> [EXERCISE GOAL] Please print the full listing exactly.

Spatial reasoning records
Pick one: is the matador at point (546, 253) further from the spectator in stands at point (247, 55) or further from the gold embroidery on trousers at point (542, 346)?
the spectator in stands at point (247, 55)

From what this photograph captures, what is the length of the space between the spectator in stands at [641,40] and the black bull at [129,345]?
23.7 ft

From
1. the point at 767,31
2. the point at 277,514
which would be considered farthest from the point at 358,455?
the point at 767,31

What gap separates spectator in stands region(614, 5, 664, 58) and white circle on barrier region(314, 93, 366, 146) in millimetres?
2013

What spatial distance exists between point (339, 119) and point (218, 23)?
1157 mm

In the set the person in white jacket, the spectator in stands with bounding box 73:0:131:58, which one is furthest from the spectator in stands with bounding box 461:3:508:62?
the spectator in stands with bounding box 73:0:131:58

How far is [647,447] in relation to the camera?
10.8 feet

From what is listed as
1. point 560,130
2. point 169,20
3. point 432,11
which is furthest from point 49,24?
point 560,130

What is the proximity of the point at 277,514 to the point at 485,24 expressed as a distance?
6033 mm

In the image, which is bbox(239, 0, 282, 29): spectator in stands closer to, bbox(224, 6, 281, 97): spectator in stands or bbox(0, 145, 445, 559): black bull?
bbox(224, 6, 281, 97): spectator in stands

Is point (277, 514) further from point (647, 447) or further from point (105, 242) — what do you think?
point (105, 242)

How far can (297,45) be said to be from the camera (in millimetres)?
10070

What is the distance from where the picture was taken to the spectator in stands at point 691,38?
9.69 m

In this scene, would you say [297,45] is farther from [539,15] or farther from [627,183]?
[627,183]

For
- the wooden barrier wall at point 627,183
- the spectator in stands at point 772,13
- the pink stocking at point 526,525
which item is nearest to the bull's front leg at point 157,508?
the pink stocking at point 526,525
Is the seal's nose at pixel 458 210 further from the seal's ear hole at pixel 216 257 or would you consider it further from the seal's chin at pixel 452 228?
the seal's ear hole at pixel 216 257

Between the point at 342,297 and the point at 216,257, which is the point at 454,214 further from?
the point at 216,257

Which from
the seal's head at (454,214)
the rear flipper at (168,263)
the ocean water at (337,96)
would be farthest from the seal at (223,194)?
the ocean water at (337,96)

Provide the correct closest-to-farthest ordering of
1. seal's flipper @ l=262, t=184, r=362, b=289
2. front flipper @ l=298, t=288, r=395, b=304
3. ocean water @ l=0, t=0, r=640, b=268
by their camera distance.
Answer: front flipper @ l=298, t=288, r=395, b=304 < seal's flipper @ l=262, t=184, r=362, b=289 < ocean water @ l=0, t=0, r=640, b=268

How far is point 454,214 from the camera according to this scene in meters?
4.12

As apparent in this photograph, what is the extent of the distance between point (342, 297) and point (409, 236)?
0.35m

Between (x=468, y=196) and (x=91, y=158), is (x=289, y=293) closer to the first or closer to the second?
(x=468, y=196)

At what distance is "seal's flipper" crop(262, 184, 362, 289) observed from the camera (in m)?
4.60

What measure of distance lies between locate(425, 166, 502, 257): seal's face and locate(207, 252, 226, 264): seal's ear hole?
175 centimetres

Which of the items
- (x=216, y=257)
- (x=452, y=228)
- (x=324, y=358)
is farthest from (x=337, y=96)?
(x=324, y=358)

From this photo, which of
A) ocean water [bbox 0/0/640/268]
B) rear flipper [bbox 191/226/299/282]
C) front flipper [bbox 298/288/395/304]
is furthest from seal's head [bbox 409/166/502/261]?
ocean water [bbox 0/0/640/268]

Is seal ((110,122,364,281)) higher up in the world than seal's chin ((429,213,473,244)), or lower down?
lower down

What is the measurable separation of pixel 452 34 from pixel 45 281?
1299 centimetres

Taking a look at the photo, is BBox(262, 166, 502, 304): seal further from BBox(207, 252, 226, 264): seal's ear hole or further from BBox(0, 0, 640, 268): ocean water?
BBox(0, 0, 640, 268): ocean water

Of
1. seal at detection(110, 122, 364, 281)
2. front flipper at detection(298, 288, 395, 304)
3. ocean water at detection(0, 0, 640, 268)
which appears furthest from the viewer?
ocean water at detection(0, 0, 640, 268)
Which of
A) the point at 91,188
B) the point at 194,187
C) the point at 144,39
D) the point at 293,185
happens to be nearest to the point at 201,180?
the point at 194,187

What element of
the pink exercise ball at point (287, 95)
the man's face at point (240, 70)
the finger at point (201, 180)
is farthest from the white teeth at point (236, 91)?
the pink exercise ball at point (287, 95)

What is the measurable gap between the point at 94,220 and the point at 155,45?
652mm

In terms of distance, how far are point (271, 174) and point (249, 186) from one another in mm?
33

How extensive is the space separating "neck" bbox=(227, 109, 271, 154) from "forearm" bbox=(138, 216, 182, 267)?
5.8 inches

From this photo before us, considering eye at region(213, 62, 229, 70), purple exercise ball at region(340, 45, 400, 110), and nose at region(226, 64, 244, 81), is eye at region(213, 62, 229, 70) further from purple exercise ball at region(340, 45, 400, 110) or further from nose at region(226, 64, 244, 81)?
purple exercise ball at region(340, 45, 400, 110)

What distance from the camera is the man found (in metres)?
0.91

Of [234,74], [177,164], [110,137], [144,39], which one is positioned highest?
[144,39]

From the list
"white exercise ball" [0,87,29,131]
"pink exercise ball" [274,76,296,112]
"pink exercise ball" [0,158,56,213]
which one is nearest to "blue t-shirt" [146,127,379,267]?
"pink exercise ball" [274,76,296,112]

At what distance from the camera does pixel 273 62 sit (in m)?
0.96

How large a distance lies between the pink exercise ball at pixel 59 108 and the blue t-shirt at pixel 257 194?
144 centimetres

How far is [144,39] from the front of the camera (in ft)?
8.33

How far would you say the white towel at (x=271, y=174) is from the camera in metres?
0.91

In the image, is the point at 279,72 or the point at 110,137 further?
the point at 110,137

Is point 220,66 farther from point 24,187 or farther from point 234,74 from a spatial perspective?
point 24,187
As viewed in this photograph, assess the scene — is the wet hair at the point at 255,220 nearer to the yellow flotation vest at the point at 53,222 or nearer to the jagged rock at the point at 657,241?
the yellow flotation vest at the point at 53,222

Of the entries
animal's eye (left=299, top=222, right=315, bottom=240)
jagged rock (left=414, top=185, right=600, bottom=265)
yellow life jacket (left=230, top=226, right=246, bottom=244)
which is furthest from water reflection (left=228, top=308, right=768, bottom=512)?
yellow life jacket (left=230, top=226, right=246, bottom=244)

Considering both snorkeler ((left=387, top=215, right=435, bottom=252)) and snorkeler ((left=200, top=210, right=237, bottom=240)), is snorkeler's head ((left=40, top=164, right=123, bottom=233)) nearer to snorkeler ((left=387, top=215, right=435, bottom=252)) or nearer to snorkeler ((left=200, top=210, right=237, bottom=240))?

> [TASK SOLUTION]
Pick one: is the matador at point (546, 253) further from the spectator in stands at point (247, 55) or further from the gold embroidery on trousers at point (542, 346)?
the spectator in stands at point (247, 55)

From what this photograph captures, what is the length of the space between the spectator in stands at [641,40] and the black bull at [129,345]?
23.7 ft

From
1. the point at 767,31
2. the point at 277,514
which would be considered farthest from the point at 358,455?
the point at 767,31

What gap separates spectator in stands region(614, 5, 664, 58) and white circle on barrier region(314, 93, 366, 146) in millimetres?
2013

What spatial distance exists between point (339, 119) and point (218, 23)?
1157 mm

In the set the person in white jacket, the spectator in stands with bounding box 73:0:131:58, which one is furthest from the spectator in stands with bounding box 461:3:508:62?
the spectator in stands with bounding box 73:0:131:58

How far is [647,447] in relation to the camera?
10.8 feet

From what is listed as
1. point 560,130
2. point 169,20
3. point 432,11
which is furthest from point 49,24?
point 560,130

What is the proximity of the point at 277,514 to the point at 485,24 expressed as a distance?
6033 mm

In the image, which is bbox(239, 0, 282, 29): spectator in stands closer to, bbox(224, 6, 281, 97): spectator in stands or bbox(0, 145, 445, 559): black bull?
bbox(224, 6, 281, 97): spectator in stands

Is point (277, 514) further from point (647, 447) or further from point (105, 242) — what do you think?
point (105, 242)

How far can (297,45) be said to be from the camera (in millimetres)?
10070

What is the distance from where the picture was taken to the spectator in stands at point 691,38?
9.69 m

In this scene, would you say [297,45] is farther from [539,15] or farther from [627,183]?
[627,183]

For
- the wooden barrier wall at point 627,183
- the spectator in stands at point 772,13
- the pink stocking at point 526,525
which item is nearest to the bull's front leg at point 157,508?
the pink stocking at point 526,525
Is the seal's nose at pixel 458 210 further from the seal's ear hole at pixel 216 257 or would you consider it further from the seal's chin at pixel 452 228?
the seal's ear hole at pixel 216 257

Between the point at 342,297 and the point at 216,257, which is the point at 454,214 further from?
the point at 216,257

Which from
the seal's head at (454,214)
the rear flipper at (168,263)
the ocean water at (337,96)
would be farthest from the seal at (223,194)?
the ocean water at (337,96)

Provide the correct closest-to-farthest ordering of
1. seal's flipper @ l=262, t=184, r=362, b=289
2. front flipper @ l=298, t=288, r=395, b=304
3. ocean water @ l=0, t=0, r=640, b=268
by their camera distance.
Answer: front flipper @ l=298, t=288, r=395, b=304 < seal's flipper @ l=262, t=184, r=362, b=289 < ocean water @ l=0, t=0, r=640, b=268

How far is point 454,214 from the camera according to this scene in meters?
4.12

As apparent in this photograph, what is the extent of the distance between point (342, 297) and point (409, 236)?
0.35m

Between (x=468, y=196) and (x=91, y=158), is (x=289, y=293) closer to the first or closer to the second?
(x=468, y=196)

At what distance is "seal's flipper" crop(262, 184, 362, 289) observed from the camera (in m)?
4.60

What measure of distance lies between locate(425, 166, 502, 257): seal's face and locate(207, 252, 226, 264): seal's ear hole?
175 centimetres

Which of the items
- (x=216, y=257)
- (x=452, y=228)
- (x=324, y=358)
is farthest from (x=337, y=96)?
(x=324, y=358)

From this photo, which of
A) ocean water [bbox 0/0/640/268]
B) rear flipper [bbox 191/226/299/282]
C) front flipper [bbox 298/288/395/304]
is furthest from seal's head [bbox 409/166/502/261]?
ocean water [bbox 0/0/640/268]

Is seal ((110,122,364,281)) higher up in the world than seal's chin ((429,213,473,244)), or lower down?
lower down

What is the measurable separation of pixel 452 34 from pixel 45 281?
1299 centimetres

Taking a look at the photo, is BBox(262, 166, 502, 304): seal further from BBox(207, 252, 226, 264): seal's ear hole or further from BBox(0, 0, 640, 268): ocean water?
BBox(0, 0, 640, 268): ocean water

Of
1. seal at detection(110, 122, 364, 281)
2. front flipper at detection(298, 288, 395, 304)
3. ocean water at detection(0, 0, 640, 268)
which appears furthest from the viewer?
ocean water at detection(0, 0, 640, 268)
Which of
A) the point at 91,188
B) the point at 194,187
C) the point at 144,39
D) the point at 293,185
happens to be nearest to the point at 201,180?
the point at 194,187

What element of
the pink exercise ball at point (287, 95)
the man's face at point (240, 70)
the finger at point (201, 180)
is farthest from the white teeth at point (236, 91)?
the pink exercise ball at point (287, 95)

What is the measurable gap between the point at 94,220 and the point at 155,45?
652mm

In terms of distance, how far are point (271, 174) and point (249, 186) from one another in mm?
33

How extensive is the space separating "neck" bbox=(227, 109, 271, 154) from "forearm" bbox=(138, 216, 182, 267)?
5.8 inches

From this photo before us, considering eye at region(213, 62, 229, 70), purple exercise ball at region(340, 45, 400, 110), and nose at region(226, 64, 244, 81), is eye at region(213, 62, 229, 70) further from purple exercise ball at region(340, 45, 400, 110) or further from nose at region(226, 64, 244, 81)?
purple exercise ball at region(340, 45, 400, 110)

What distance from the camera is the man found (in metres)?
0.91

Of [234,74], [177,164], [110,137], [144,39], which one is positioned highest?
[144,39]

From the list
"white exercise ball" [0,87,29,131]
"pink exercise ball" [274,76,296,112]
"pink exercise ball" [0,158,56,213]
which one is nearest to "blue t-shirt" [146,127,379,267]?
"pink exercise ball" [274,76,296,112]

At what distance from the camera does pixel 273 62 sit (in m)?
0.96

How large a distance lies between the pink exercise ball at pixel 59 108 and the blue t-shirt at pixel 257 194?
144 centimetres

How far is [144,39] from the front of the camera (in ft)?
8.33

How far would you say the white towel at (x=271, y=174) is from the camera in metres?
0.91

In the image, is the point at 279,72 or the point at 110,137 further?
the point at 110,137

Is point 220,66 farther from point 24,187 or farther from point 234,74 from a spatial perspective?
point 24,187
As viewed in this photograph, assess the scene — is the wet hair at the point at 255,220 nearer to the yellow flotation vest at the point at 53,222 or nearer to the jagged rock at the point at 657,241?
the yellow flotation vest at the point at 53,222

Of the entries
animal's eye (left=299, top=222, right=315, bottom=240)
jagged rock (left=414, top=185, right=600, bottom=265)
yellow life jacket (left=230, top=226, right=246, bottom=244)
which is furthest from water reflection (left=228, top=308, right=768, bottom=512)?
yellow life jacket (left=230, top=226, right=246, bottom=244)

Considering both snorkeler ((left=387, top=215, right=435, bottom=252)) and snorkeler ((left=200, top=210, right=237, bottom=240)), is snorkeler's head ((left=40, top=164, right=123, bottom=233)) nearer to snorkeler ((left=387, top=215, right=435, bottom=252)) or nearer to snorkeler ((left=200, top=210, right=237, bottom=240))?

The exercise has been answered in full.